---- Text block
This should curb deviant opinions about fundamental cornerstones of D&D like the rustmonster, any modules from the B series, levers with instakill traps, lasers in D&D, dragonboobs, golden wyverns, dwarven beards, xp from treasure, training costs, the creation of holy water, buying and selling magic weapons, spells for fighters, vancian magic, halflings riding on dinosaurs, robots in D&D, the Dragonlance series, the Gord novels, influences from S&S or high fantasy on the game, rolling (or not rolling) stats, rolling (or not rolling) hp, attack matrix vs. Thac0 vs. Bab vs. level bonus, taking the paladin's powers away, do castles make sense in a world of magic, why was the complete book of elves so overpowered, why Dragonborn and not Lizardmen, was skills & powers 2.5, why 3.5, is Essentials 4.5 and most importantly, can my fellow players touch my dice without jinxing my luck?

But what would we talk about here on ENworld once order has been restored in the opinionverse?
 

Maggan

Writer for CY_BORG, Forbidden Lands and Dragonbane
What we need is an impartial panel of D&D experts

I think it'd be easier to aim for a single "Mad Tyrant of Fun" who would be chosen from the thousands of gamers who would claim the title.

A single point of opinion that we all must heed.

That, and Badwrongfun Ninjas under his command should settle things nicely.

/M
 



M.L. Martin

Adventurer
Wow. Is that a serious review?

From what I was able to find in discussions here, it's over the top with a grain of truth (sort of like my characterizations of Old School :) )--Mearls really does think B2 is lacking compared to other D&D modules that were around at the same time, and was a poor choice for including in the introductory set.
 

The DM is the difference between D&D being a boardgame and it being a role-playing game. <snip>

I think I know basically what you meant with your post and I agree with you. I would be very worried about D&D done without a DM, especially given the combat, combat, combat style of WotC adventures (not a slam against 4e...the Open Design 4e adventures I own are rife with roleplaying).

Could it be done well without a DM? Sure! Would WotC do it in a way that engaged roleplaying, plot, adventure, and story as thoroughly as combat? I doubt it.

So, yeah, I agree with you there.



However, I don't agree that the difference between a boardgame and an RPG is the DM. There are a number of really great rpgs out there that don't require a DM or GM at all. These (might) include:
Universalis
Polaris
Shab Al-Hiri Roach
Fiasco

I say might because it could be argued that for some of these there is a DM, but one who rotates across the players, or that these are not RPGs, but rather "story games".


But, yeah, overall, if you're going to make an RPG that doesn't require a DM it requires a lot more than "figuring out ways to eliminate the DM". The much more important part is developing rules to facilitate story and roleplaying that take the place of the DM.
--------
▸ Task:
Answer these from the forum thread.
(a) Which three games is Maggan listed as a writer for?
(b) Which module does Mearls think was a poor choice for the introductory set?
(c) Which four games are named as possibly not requiring a DM?
---- Entries supplied
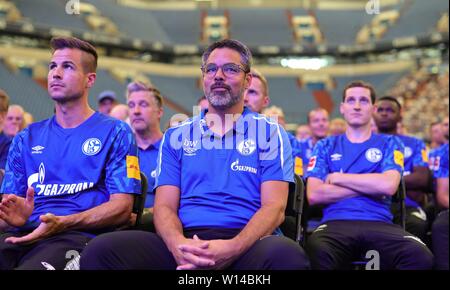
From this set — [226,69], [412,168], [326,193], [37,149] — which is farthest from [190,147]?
[412,168]

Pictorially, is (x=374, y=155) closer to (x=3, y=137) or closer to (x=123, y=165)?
(x=123, y=165)

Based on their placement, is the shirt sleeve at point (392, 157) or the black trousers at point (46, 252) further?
the shirt sleeve at point (392, 157)

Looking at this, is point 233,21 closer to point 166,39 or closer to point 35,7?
point 166,39

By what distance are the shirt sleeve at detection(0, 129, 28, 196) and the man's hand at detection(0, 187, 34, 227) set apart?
298 millimetres

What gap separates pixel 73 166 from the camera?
10.0 feet

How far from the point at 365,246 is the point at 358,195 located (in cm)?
41

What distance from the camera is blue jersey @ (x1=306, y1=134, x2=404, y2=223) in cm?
386

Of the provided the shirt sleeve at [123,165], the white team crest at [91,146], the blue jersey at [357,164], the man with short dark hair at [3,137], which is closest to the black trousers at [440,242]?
the blue jersey at [357,164]

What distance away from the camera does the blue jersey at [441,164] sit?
512 centimetres

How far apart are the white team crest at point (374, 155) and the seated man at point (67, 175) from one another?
1747mm

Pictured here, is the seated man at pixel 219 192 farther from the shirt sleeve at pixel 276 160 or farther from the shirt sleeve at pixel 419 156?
the shirt sleeve at pixel 419 156
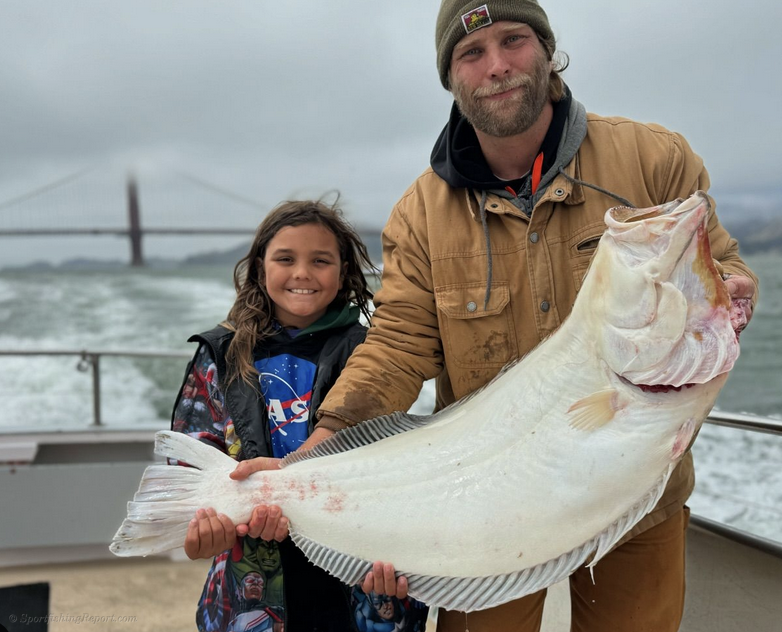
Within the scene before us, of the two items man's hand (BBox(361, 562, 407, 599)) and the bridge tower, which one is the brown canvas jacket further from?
the bridge tower

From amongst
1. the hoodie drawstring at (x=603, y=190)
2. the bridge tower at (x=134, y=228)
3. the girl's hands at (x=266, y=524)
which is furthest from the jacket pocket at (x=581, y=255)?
the bridge tower at (x=134, y=228)

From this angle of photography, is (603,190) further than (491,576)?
Yes

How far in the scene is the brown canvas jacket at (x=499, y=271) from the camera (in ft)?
6.28

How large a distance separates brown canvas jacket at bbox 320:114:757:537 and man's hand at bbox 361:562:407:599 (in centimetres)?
42

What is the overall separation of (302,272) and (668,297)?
1.30 meters

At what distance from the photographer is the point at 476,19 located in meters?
2.01

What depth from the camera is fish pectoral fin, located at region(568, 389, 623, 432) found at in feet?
5.07

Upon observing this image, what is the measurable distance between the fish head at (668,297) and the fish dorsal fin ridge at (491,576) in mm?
292

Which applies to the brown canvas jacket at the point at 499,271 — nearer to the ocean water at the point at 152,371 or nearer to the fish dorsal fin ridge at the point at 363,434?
the fish dorsal fin ridge at the point at 363,434

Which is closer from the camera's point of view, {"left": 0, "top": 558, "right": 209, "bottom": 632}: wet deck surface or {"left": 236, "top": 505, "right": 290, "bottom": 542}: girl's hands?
{"left": 236, "top": 505, "right": 290, "bottom": 542}: girl's hands

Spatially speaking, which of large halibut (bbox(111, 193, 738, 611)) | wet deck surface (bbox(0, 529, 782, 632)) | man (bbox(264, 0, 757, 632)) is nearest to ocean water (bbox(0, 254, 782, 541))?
wet deck surface (bbox(0, 529, 782, 632))

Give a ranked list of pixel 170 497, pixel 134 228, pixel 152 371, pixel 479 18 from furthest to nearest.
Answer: pixel 134 228, pixel 152 371, pixel 479 18, pixel 170 497

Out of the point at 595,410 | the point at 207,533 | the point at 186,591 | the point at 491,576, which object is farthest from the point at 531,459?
the point at 186,591

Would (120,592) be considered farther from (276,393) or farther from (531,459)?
(531,459)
--------
▸ Output:
(a) CY_BORG, Forbidden Lands and Dragonbane.
(b) B2.
(c) Universalis, Polaris, Shab Al-Hiri Roach and Fiasco.